Although two previous meta-analyses focused on the topic, there were some limitations [42, 43]. First, erroneous inclusion and exclusion criteria were used. For assessing the relationship of the MMP-3 rs35068180 polymorphism (-1171 5A>6A) with COPD, both the Cheng et al. study and the Jiang et al. study mistakenly included a case-control study investigating the MMP-3 rs3025058 polymorphism (-1612 5A>6A) [20]. Second, when evaluating the association of the MMP-9 rs3918242 and MMP-12 rs2276109 polymorphisms with COPD risk, a Russian sample was repeatedly used to calculate the pooled effect sizes [42]. It is widely accepted that when the same sample is used in several studies, only the novel data should be included in a meta-analysis. Third, Jiang et al. did not check for HWE in control subjects among all publications [43]. In fact, several case-control studies deviating from HWE were included in their meta-analyses. Therefore, it may be necessary to perform a sensitivity analysis to ensure the robustness of the results.

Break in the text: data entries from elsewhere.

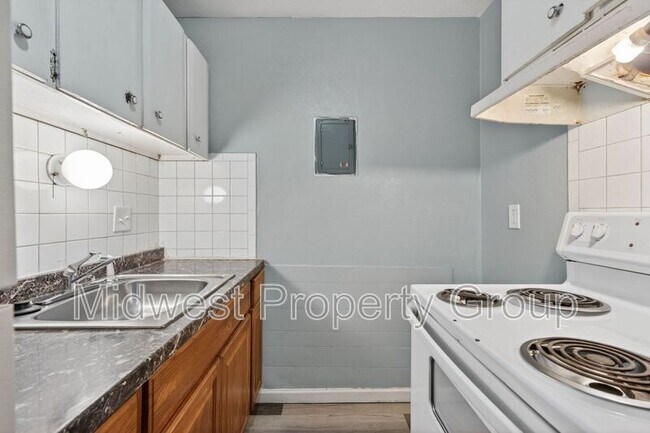 Foto del edificio - 3710 Geraldine Ave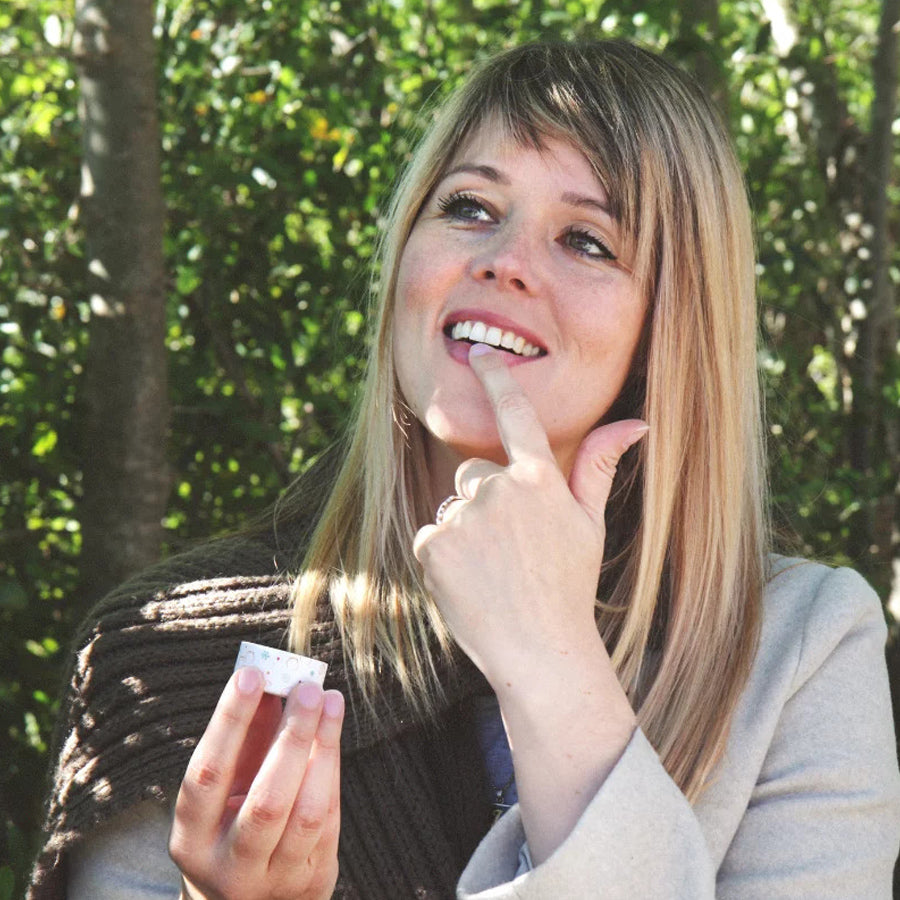 Natuurlijke lippenbalsem rijk aan honing- Lekkerhoning.nl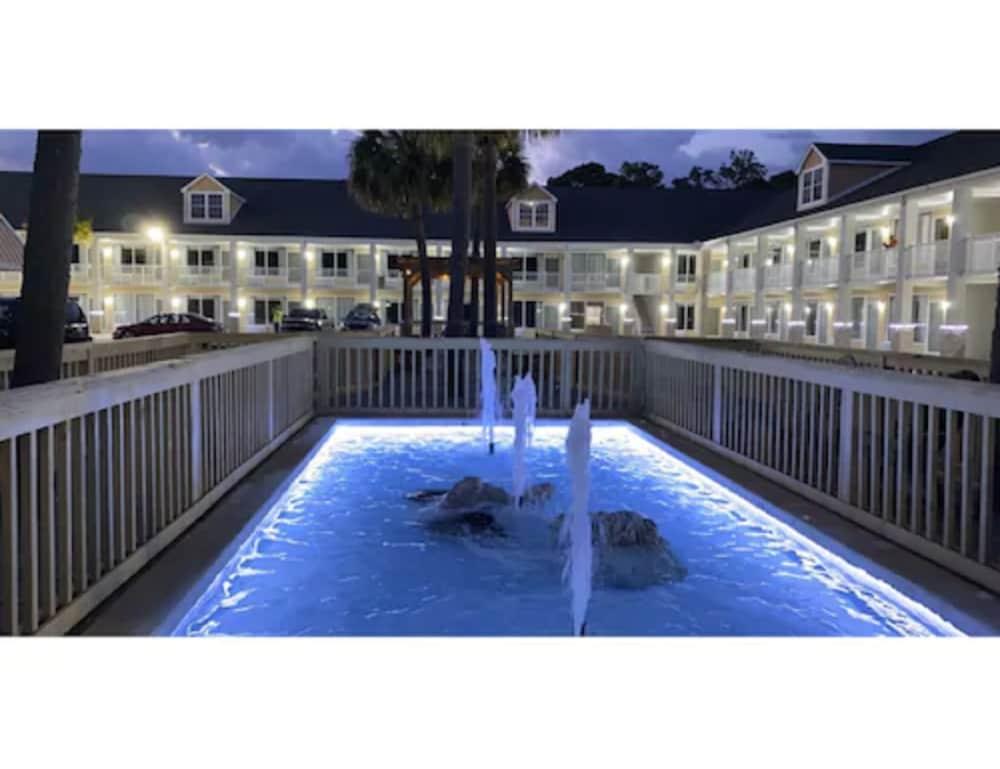 Quality Inn & Suites Pawleys Island Exterior photo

For the MMP-9 rs3918242 polymorphism, Zhou et al. found no association of this polymorphism with COPD risk in the overall meta-analysis, but they reported an association between it and COPD in stratified analysis by subgroup variables such as genotyping method and matching strategies. The study by Jiang et al. demonstrated a significant association between the MMP-9 rs3918242 polymorphism and risk of COPD in the overall meta-analysis, but they did not perform any subgroup analyses. Both of these meta-analyses suggested that the MMP-9 rs3918242 polymorphism may be a genetic risk factor of COPD. Our results supported their findings, but we found that the MMP-9 rs3918242 polymorphism was associated with COPD risk only among Asians.

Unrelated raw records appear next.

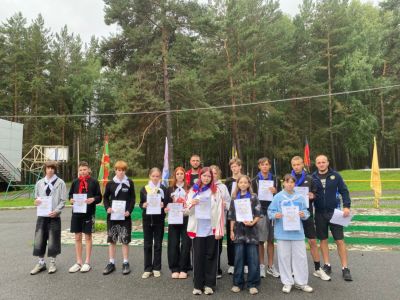 Участник турнира выполняет бросок в мишень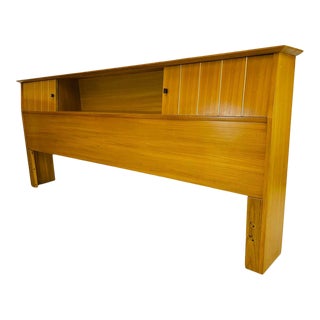 Mid Century Modern Blonde King Size Headboard With Bookcase For Sale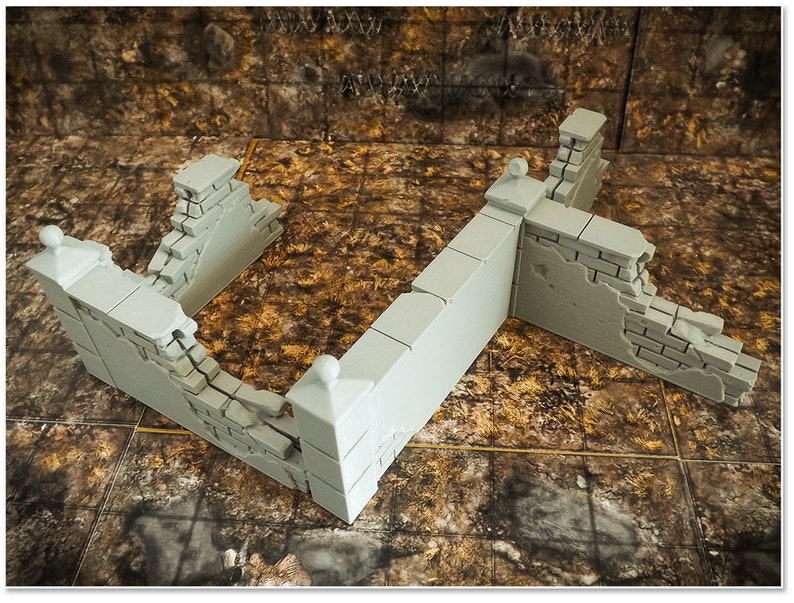 Pu&ograve; includere: Una sezione di muro in rovina, stampata in 3D, di colore grigio con una texture a mattoni. Il muro &egrave; rotto in diversi punti, con alcuni mattoni mancanti. Il muro &egrave; progettato per essere utilizzato in giochi da tavolo o giochi di guerra in miniatura.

Our study has several strengths. First, we used a more comprehensive search strategy and identified additional studies which were not included in the previous meta-analyses. Our study is the most comprehensive meta-analysis evaluating the relationship of the MMP-3, MMP-9 and MMP-12 polymorphisms with COPD risk to date. Second, we evaluated the association between the common MMP-12 polymorphism rs652438 (Asp357Ser) and COPD risk, which was never taken into account by the previous meta-analyses. Third, meta-analyses regarding the association of the MMP-3 rs35068180 and MMP-12 rs652438 polymorphisms with COPD were systematically conducted before and after the exclusion of the studies deviating from HWE. Fourth, the methodological quality of the included studies was evaluated before performing the meta-analyses.

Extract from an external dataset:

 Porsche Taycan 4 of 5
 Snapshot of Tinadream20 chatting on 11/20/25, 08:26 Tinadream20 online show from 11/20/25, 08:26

The present study has several shortcomings that should be acknowledged. First, we included case-control studies involving small samples with limited statistical power. The small number of studies assessing the MMP-3 rs35068180 and MMP-12 rs652438 polymorphisms limited the number of stratified analyses that could be performed. More research on the topic is needed. Second, owing to insufficient individual information on genotypes, we were unable to conduct a linkage disequilibrium analysis to evaluate the possible interactions between MMP polymorphisms. Third, due to the limited data provided by the studies, an evaluation of the relationship of the MMP polymorphisms with smoking and lung function in COPD patients could not be performed.

In conclusion, the present study provides a comprehensive review of the literature on the association between four common MMP polymorphisms and COPD risk. The results of the meta-analysis indicate that the MMP-9 rs3918242 polymorphism is associated with increased risk of COPD in Asians, and the MMP-12 rs2276109 polymorphism is associated with increased COPD risk in mixed populations.